O termo de acordo é obscuro e pouco detalhado. O documento permite que uma nova empreiteira seja contratada para finalizar a obra, sem que haja licitação, o que teoricamente fere a lei número 8.666, de 21 de junho de 1993 - onde estão ditadas as normas gerais sobre contratos administrativos pertinentes a obras. Entre os órgãos responsáveis, poucas são as explicações sobre o embasamento do acordo.

“Eu não posso assumir as responsabilidades que não foram nossas. Fizemos um detalhamento do que falta para terminar, que é aqueles R$ 40 milhões, dá para tirar da compensação ambiental. Mas eu não posso autorizar o reinicio das obras, sem ter uma segurança jurídica para nós que aquilo que foi feito no passado responsabilize o passado. Daqui pra frente somos responsáveis para concluir e entregar. Agora eu não quero ser responsabilizado pelo que nós não fizemos. Então é por isso o aval da Justiça, para não ter problemas futuros”, afirmou o governador durante agenda do Dia Internacional da Mulher.

Dentro do orçamento dos R$ 39 milhões estão previstas a recuperação do que está deteriorado com o tempo da obra parada e também a conclusão do Aquário.
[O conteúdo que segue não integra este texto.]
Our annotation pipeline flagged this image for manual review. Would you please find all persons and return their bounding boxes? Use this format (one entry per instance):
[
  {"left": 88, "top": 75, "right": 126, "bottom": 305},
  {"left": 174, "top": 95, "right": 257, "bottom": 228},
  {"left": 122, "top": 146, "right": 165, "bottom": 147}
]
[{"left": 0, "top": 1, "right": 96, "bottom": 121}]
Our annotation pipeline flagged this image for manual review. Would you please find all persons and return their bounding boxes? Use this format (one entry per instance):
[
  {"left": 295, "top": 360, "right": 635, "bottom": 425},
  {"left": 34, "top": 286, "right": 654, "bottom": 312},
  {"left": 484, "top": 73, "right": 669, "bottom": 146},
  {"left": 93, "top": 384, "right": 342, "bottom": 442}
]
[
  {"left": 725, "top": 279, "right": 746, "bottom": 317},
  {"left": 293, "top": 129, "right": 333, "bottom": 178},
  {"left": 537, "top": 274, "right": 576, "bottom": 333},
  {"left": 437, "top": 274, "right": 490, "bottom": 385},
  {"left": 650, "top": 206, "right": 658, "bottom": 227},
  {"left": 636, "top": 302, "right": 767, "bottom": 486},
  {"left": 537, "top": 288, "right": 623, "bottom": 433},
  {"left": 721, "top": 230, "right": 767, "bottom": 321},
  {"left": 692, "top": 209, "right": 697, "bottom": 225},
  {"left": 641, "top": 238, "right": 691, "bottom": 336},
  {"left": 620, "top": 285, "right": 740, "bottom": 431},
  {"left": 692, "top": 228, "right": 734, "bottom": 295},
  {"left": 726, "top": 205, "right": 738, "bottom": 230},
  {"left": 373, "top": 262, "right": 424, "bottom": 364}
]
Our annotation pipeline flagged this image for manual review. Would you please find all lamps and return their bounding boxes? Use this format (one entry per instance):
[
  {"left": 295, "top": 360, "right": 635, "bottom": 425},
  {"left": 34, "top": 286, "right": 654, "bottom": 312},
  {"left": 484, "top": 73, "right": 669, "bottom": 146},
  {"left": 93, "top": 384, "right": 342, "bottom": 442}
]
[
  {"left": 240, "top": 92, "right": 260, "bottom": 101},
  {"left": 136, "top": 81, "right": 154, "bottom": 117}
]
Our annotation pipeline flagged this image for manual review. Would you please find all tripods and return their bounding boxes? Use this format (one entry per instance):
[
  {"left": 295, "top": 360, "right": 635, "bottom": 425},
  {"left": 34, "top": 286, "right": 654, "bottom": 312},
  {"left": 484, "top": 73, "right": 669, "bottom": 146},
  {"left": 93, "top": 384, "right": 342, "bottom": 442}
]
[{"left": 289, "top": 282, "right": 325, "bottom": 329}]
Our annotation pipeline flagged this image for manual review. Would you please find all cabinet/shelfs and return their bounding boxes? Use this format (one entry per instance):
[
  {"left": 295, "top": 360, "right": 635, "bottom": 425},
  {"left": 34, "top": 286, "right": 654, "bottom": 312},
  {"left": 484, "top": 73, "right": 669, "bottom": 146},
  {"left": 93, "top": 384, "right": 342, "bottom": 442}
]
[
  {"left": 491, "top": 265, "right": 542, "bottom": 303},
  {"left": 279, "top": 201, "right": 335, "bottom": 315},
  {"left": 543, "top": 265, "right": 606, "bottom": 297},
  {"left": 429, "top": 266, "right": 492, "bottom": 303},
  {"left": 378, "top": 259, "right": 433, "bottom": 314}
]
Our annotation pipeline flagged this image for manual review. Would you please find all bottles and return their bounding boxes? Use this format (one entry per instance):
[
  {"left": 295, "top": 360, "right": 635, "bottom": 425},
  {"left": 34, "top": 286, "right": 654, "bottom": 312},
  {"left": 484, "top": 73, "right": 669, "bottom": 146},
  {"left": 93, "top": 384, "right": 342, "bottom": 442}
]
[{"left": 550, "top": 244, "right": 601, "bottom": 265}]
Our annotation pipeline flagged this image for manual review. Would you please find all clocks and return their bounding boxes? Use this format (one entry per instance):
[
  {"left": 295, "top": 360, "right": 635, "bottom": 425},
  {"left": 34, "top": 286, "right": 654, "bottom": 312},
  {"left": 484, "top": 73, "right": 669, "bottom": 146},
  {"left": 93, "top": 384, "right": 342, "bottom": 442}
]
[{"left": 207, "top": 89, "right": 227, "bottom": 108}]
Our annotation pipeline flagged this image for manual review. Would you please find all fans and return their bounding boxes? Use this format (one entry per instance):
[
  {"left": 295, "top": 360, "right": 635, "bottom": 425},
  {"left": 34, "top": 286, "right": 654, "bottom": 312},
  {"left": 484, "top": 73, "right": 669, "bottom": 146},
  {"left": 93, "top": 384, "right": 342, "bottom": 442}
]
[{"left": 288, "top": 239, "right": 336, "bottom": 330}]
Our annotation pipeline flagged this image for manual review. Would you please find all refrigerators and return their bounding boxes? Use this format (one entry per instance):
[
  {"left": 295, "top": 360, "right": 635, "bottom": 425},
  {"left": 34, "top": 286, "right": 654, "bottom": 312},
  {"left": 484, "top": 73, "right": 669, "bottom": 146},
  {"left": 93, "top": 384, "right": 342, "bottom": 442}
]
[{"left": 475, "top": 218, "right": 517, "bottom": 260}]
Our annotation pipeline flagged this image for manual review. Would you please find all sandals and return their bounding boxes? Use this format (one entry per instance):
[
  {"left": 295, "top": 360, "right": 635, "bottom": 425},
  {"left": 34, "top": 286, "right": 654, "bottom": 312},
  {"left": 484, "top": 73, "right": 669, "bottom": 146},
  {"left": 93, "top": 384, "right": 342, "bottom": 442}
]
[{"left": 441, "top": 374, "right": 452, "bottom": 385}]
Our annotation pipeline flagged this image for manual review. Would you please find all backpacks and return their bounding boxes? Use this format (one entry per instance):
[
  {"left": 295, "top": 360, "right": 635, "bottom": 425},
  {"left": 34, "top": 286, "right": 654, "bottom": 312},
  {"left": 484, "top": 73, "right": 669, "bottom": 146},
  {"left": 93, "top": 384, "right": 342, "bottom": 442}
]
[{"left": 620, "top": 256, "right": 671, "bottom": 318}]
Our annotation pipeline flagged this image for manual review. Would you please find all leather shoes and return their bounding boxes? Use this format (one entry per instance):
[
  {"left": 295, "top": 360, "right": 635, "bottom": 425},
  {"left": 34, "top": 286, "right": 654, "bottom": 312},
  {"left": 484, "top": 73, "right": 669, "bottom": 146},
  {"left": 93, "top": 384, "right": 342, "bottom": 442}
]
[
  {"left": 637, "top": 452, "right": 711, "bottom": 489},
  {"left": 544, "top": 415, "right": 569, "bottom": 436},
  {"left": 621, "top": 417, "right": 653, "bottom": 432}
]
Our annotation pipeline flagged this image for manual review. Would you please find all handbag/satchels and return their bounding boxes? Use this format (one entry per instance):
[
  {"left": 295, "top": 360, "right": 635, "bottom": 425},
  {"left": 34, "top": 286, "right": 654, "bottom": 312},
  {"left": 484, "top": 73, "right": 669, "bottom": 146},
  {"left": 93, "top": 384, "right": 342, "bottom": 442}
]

Com o acordo assinado entre o TCE, MPE e administração estadual, foi permitido que uma nova empreiteira seja contratada sem licitação para terminar a obra em até dez meses.

A empreiteira Egelte Engenharia ganhou a licitação da obra e atuou entre 2011 e 2014, mas subempreitou o canteiro para a Proteco Construções, que foi alvo da Operação Lama Asfáltica da Polícia Federal e por determinação da Justiça, afastada da construção em 2015. A primeira e a segunda colocadas no certame se recusaram a retomar o empreendimento. E após o anúncio do acordo duas empresas foram cotadas para terminar a obra, porém, até agora nada foi formalizado.

Com a demora para a conclusão e as constantes paralisações, em março de 2017 a empresa espanhola Fluidra Indústria e Comércio LDTA pediu oficialmente a rescisão do contrato com o Governo do Estado, que foi realizado em dezembro do mesmo ano. Através da assessoria de imprensa, a empresa garantiu que não volta para o canteiro do considerado maior aquário de água doce do mundo. 

O contrato da empresa com a Agesul era de 15 de maio de 2014, prevendo a execução dos serviços técnicos especializados em filtragem, automação e iluminação, e construção cenográfica dos tanques onde os peixes devem ficar. O contrato da empresa começou com valor de R$ 25.087.950,77 e teve aditivo de R$ 4.093.617,74. O total chegou a R$ 29.181.568,51 para serviços técnicos de suporte à vida e cenografia.

A construção do Aquário do Pantanal começou em 2011, com perspectiva de ser finalizado em 2014. Porém, o canteiro de obras está parado desde 2016, depois de investigação da Polícia Federal sobre suspeita de desvio de recursos. Por orientação do MPE, o Estado paralisou o empreendimento.